INTRODUCTION: Traditionally, it has been proposed that strength gains and muscle hypertrophy required distinct characteristics to be achieved with resistance training.  However, current evidence shows that the obtaining of improvements of strength and hypertrophy can be obtained with a single resistance training protocol. The purpose of this systematic review was to examine the existing body of literature pertaining to association between load during resistance training and their effects on strength gains and muscle hypertrophy.

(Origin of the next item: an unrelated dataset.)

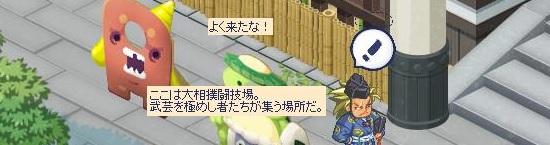 相撲場所1.jpg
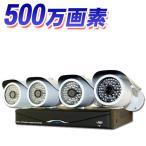 POE400-48G防犯カメラセット監視カメラ430万画素4台 録画1000GB 暗視対応遠隔操作可能microSDカード録画スマホで確認モーションセ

METHODOLOGY: Searches were conducted on Web of Science, PubMed/Medline, and Embase with no year restriction applied to the search strategy. Selected studies met the following inclusion criteria: (a) studies that included a combination of young and old males and females, with no known medical conditions or injuries; (b) including a resistance training with high-loads (≥60% of one-repetition maximum, 1RM) or low-loads (<60% 1RM); (c) the duration and frequency of the resistance training protocols was equal; (d) measurement of hypertrophy and/or strength gains induced by the training; (e) in English and published in peer-reviewed journals.

RESULTS: A total of 24 studies were included in the review. Overall, the increase in muscle mass were similar for both high-load and low-load resistance training protocols. However, in 10 out of 24 studies, the gains in strength were significantly higher with the high-load resistance training when compared to the low-load protocol.

CONCLUSIONS: The use of loads above ≥60% of 1RM during a resistance training induces higher gains in muscle strength while muscle hypertrophy is similar to resistance training with lower loads. This suggests that the use of high loads is recommended during resistance training with the aim of maximizing training adaptations.

Downloads

Download data is not yet available.

References

Alix-Fages, C., Del Vecchio, A., Baz-Valle, E., Santos-Concejero, J., & Balsalobre-Fernández, C. (2022). The role of the neural stimulus in regulating skeletal muscle hypertrophy. European journal of applied physiology, 122(5), 1111-1128.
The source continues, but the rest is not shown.